== WORK INSTRUCTION ==
Retype, exactly and with both ends included, the lines below from the one containing "Fantasy dress in Leopard - S / Leopard" through the end; omit the pictures.

== AVAILABLE DATA ==
════
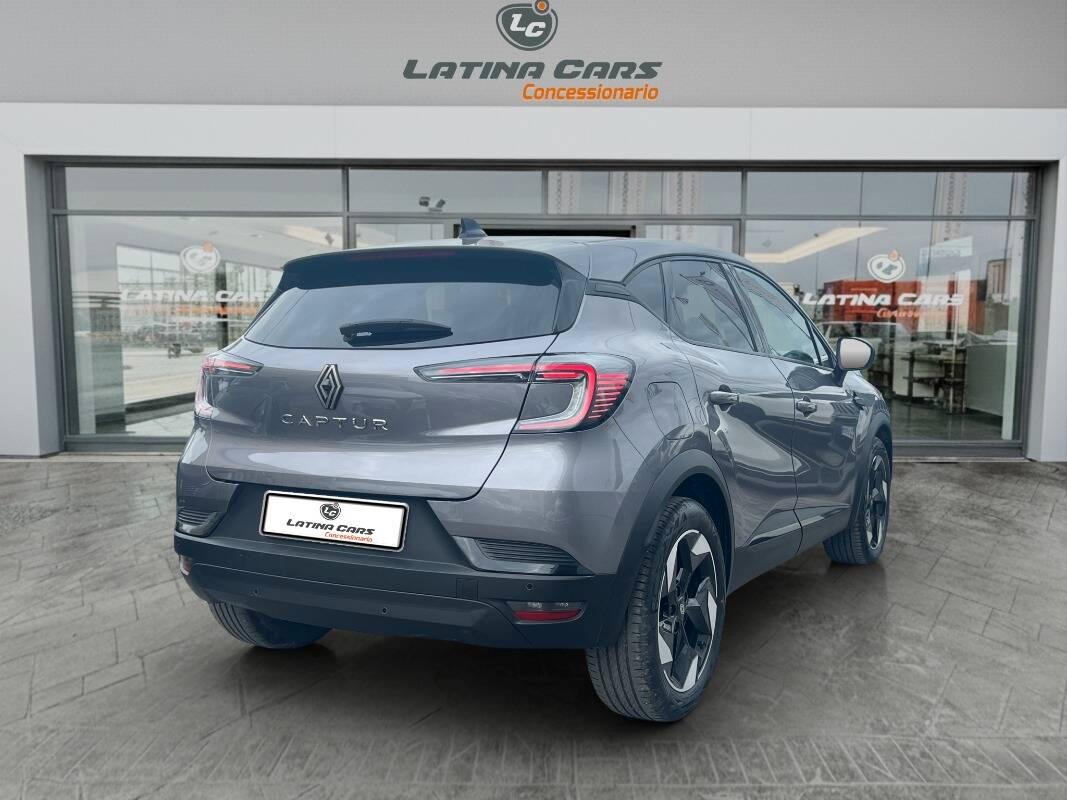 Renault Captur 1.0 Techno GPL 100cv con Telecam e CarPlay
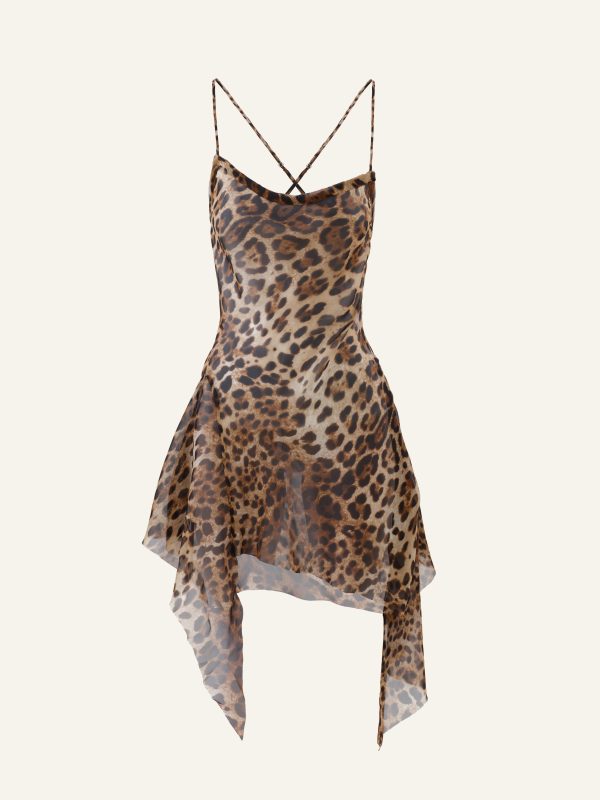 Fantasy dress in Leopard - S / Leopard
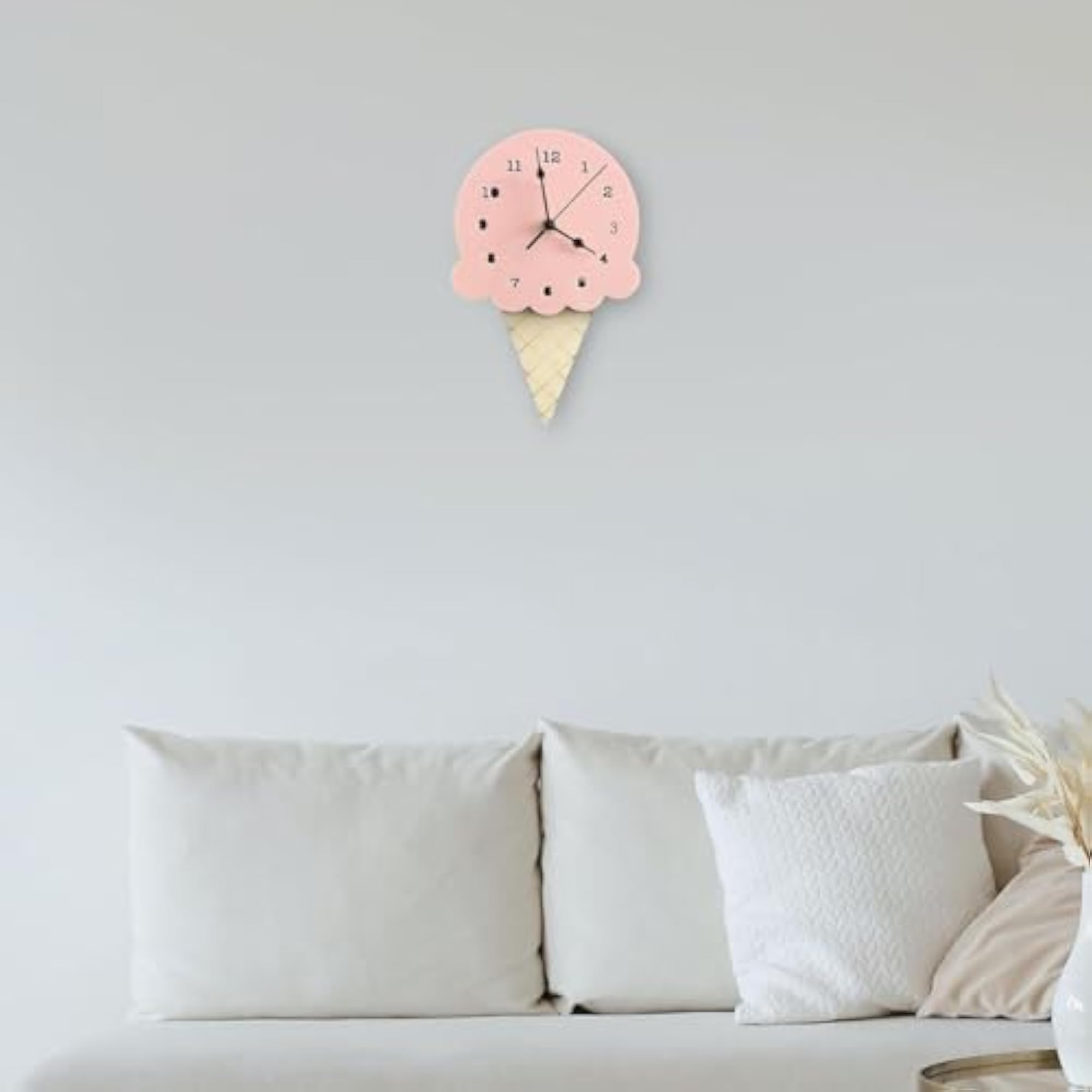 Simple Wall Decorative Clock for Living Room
════
== RESULT FOR THIS TASK ==
 Fantasy dress in Leopard - S / Leopard
 Simple Wall Decorative Clock for Living Room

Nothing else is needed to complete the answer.